Below are some records; give them all again exactly, but not the pictures.

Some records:
============

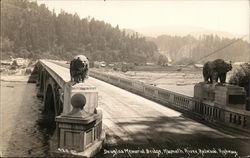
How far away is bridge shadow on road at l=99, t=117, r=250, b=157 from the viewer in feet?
33.9

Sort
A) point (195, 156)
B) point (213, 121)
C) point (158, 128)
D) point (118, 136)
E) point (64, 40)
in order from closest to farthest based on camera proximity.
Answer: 1. point (195, 156)
2. point (118, 136)
3. point (158, 128)
4. point (213, 121)
5. point (64, 40)

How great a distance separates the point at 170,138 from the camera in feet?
38.1

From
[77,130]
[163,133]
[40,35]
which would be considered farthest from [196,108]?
[40,35]

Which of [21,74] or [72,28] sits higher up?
[72,28]

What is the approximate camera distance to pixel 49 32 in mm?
171250

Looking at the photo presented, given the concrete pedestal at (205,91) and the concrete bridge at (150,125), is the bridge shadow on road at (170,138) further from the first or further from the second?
the concrete pedestal at (205,91)

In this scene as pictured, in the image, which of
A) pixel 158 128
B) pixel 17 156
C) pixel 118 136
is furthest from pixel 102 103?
pixel 118 136

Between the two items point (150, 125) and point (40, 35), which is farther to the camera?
point (40, 35)

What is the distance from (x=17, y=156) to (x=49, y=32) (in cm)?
15647

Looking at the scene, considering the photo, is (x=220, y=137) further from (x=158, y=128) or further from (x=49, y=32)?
(x=49, y=32)

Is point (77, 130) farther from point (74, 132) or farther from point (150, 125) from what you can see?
point (150, 125)

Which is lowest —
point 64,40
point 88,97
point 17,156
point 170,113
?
point 17,156

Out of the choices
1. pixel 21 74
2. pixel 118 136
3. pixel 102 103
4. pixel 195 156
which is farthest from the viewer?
pixel 21 74

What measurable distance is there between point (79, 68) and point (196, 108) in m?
8.16
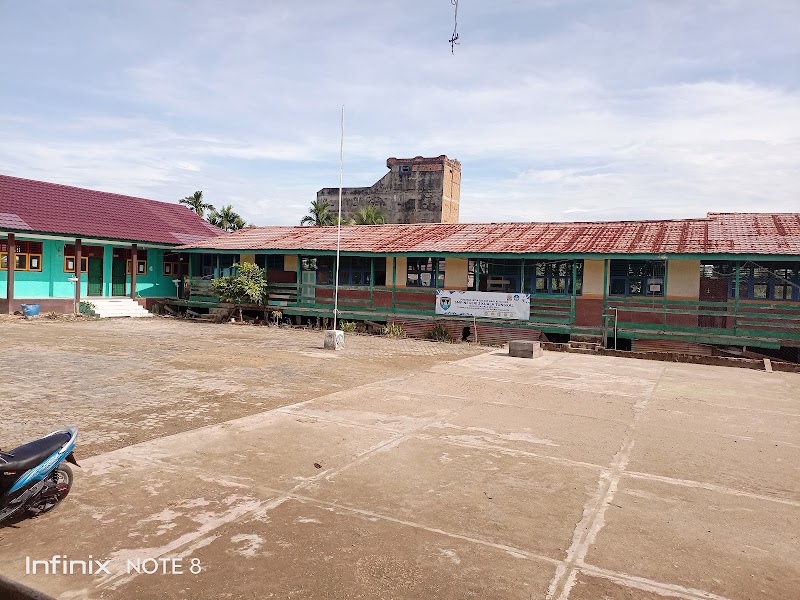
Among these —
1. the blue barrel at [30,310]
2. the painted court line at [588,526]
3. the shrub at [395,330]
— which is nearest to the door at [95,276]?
the blue barrel at [30,310]

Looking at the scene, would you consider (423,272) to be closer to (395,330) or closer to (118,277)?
(395,330)

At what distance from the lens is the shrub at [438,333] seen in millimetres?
19516

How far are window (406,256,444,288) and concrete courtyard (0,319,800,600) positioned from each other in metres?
10.4

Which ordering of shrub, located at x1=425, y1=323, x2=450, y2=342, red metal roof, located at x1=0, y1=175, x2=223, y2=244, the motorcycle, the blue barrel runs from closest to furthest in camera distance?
the motorcycle
shrub, located at x1=425, y1=323, x2=450, y2=342
the blue barrel
red metal roof, located at x1=0, y1=175, x2=223, y2=244

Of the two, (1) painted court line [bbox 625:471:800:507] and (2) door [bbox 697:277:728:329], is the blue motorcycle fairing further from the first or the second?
(2) door [bbox 697:277:728:329]

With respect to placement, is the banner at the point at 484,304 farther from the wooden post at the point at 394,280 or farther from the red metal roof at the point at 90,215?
the red metal roof at the point at 90,215

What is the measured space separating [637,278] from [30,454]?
17225 mm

============

▶ Written answer:
How far away is bridge shadow on road at l=99, t=117, r=250, b=157 from the viewer in feet?
33.9

Sort
A) point (195, 156)
B) point (213, 121)
C) point (158, 128)
D) point (118, 136)
E) point (64, 40)
in order from closest to farthest based on camera proximity.
Answer: 1. point (195, 156)
2. point (118, 136)
3. point (158, 128)
4. point (213, 121)
5. point (64, 40)

How great a distance separates the point at 170,138 from the camera in feet?
38.1

From
[77,130]
[163,133]
[40,35]
which would be considered farthest from [196,108]?
[40,35]

Which of [21,74] or [72,28] sits higher up?
[72,28]

What is the approximate camera distance to pixel 49 32 in mm?
171250

Looking at the photo presented, given the concrete pedestal at (205,91) and the concrete bridge at (150,125), is the bridge shadow on road at (170,138) further from the first or further from the second?
the concrete pedestal at (205,91)

In this scene as pictured, in the image, which of
A) pixel 158 128
B) pixel 17 156
C) pixel 118 136
is furthest from pixel 102 103?
pixel 118 136

Between the two items point (150, 125) and point (40, 35), which is farther to the camera?
point (40, 35)

What is the distance from (x=17, y=156) to (x=49, y=32) (in cm)?
15647

Looking at the scene, considering the photo, is (x=220, y=137) further from (x=158, y=128) or further from (x=49, y=32)?
(x=49, y=32)

Is point (77, 130) farther from point (74, 132) or farther from point (150, 125) from what you can see?
point (150, 125)

Which is lowest —
point 64,40
point 88,97
point 17,156
point 170,113
?
point 17,156

Out of the choices
1. pixel 21 74
2. pixel 118 136
3. pixel 102 103
4. pixel 195 156
which is farthest from the viewer?
pixel 21 74

What measurable distance is there between point (79, 68) and point (196, 108) in m?
8.16
Among these —
1. the blue barrel at [30,310]
2. the painted court line at [588,526]
3. the shrub at [395,330]
— which is nearest to the door at [95,276]?
the blue barrel at [30,310]

Looking at the scene, would you consider (423,272) to be closer to (395,330) or closer to (118,277)?
(395,330)

At what distance from the lens is the shrub at [438,333] seen in millimetres?
19516

How far are window (406,256,444,288) and concrete courtyard (0,319,800,600) positioned from each other in metres?
10.4

Which ordering of shrub, located at x1=425, y1=323, x2=450, y2=342, red metal roof, located at x1=0, y1=175, x2=223, y2=244, the motorcycle, the blue barrel runs from closest to furthest in camera distance?
the motorcycle
shrub, located at x1=425, y1=323, x2=450, y2=342
the blue barrel
red metal roof, located at x1=0, y1=175, x2=223, y2=244

Of the two, (1) painted court line [bbox 625:471:800:507] and (2) door [bbox 697:277:728:329], is the blue motorcycle fairing further from the first or the second?
(2) door [bbox 697:277:728:329]

With respect to placement, is the banner at the point at 484,304 farther from the wooden post at the point at 394,280 or farther from the red metal roof at the point at 90,215?
the red metal roof at the point at 90,215

What is the measured space separating [637,278] from [30,454]?
17225 mm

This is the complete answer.